* _Exercise details_
Each record below is to be reproduced without any change.

Items from a data source:
======

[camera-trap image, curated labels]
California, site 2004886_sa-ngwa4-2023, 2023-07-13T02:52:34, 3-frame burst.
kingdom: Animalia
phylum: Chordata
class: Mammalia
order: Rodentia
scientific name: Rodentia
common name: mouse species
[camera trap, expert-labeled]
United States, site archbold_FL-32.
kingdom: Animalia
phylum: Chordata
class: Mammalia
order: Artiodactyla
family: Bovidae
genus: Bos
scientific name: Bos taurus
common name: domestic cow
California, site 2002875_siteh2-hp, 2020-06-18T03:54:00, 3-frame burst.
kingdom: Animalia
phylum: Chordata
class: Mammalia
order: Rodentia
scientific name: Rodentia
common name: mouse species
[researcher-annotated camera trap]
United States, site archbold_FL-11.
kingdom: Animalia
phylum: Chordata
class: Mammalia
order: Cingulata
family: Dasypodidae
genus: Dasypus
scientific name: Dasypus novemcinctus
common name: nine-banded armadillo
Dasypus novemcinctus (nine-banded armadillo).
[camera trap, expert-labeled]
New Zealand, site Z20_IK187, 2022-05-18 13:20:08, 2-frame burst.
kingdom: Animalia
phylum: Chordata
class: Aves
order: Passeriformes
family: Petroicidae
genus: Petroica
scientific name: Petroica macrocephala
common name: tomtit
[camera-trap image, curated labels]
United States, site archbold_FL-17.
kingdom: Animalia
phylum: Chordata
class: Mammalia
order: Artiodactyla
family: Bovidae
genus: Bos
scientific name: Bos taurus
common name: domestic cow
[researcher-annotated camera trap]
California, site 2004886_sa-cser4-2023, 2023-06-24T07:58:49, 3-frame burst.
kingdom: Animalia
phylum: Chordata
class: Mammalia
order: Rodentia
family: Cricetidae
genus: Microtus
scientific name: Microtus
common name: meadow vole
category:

======

* _Task result_
[camera-trap image, curated labels]
California, site 2004886_sa-ngwa4-2023, 2023-07-13T02:52:34, 3-frame burst.
kingdom: Animalia
phylum: Chordata
class: Mammalia
order: Rodentia
scientific name: Rodentia
common name: mouse species
[camera trap, expert-labeled]
United States, site archbold_FL-32.
kingdom: Animalia
phylum: Chordata
class: Mammalia
order: Artiodactyla
family: Bovidae
genus: Bos
scientific name: Bos taurus
common name: domestic cow
California, site 2002875_siteh2-hp, 2020-06-18T03:54:00, 3-frame burst.
kingdom: Animalia
phylum: Chordata
class: Mammalia
order: Rodentia
scientific name: Rodentia
common name: mouse species
[researcher-annotated camera trap]
United States, site archbold_FL-11.
kingdom: Animalia
phylum: Chordata
class: Mammalia
order: Cingulata
family: Dasypodidae
genus: Dasypus
scientific name: Dasypus novemcinctus
common name: nine-banded armadillo
Dasypus novemcinctus (nine-banded armadillo).
[camera trap, expert-labeled]
New Zealand, site Z20_IK187, 2022-05-18 13:20:08, 2-frame burst.
kingdom: Animalia
phylum: Chordata
class: Aves
order: Passeriformes
family: Petroicidae
genus: Petroica
scientific name: Petroica macrocephala
common name: tomtit
[camera-trap image, curated labels]
United States, site archbold_FL-17.
kingdom: Animalia
phylum: Chordata
class: Mammalia
order: Artiodactyla
family: Bovidae
genus: Bos
scientific name: Bos taurus
common name: domestic cow
[researcher-annotated camera trap]
California, site 2004886_sa-cser4-2023, 2023-06-24T07:58:49, 3-frame burst.
kingdom: Animalia
phylum: Chordata
class: Mammalia
order: Rodentia
family: Cricetidae
genus: Microtus
scientific name: Microtus
common name: meadow vole
category:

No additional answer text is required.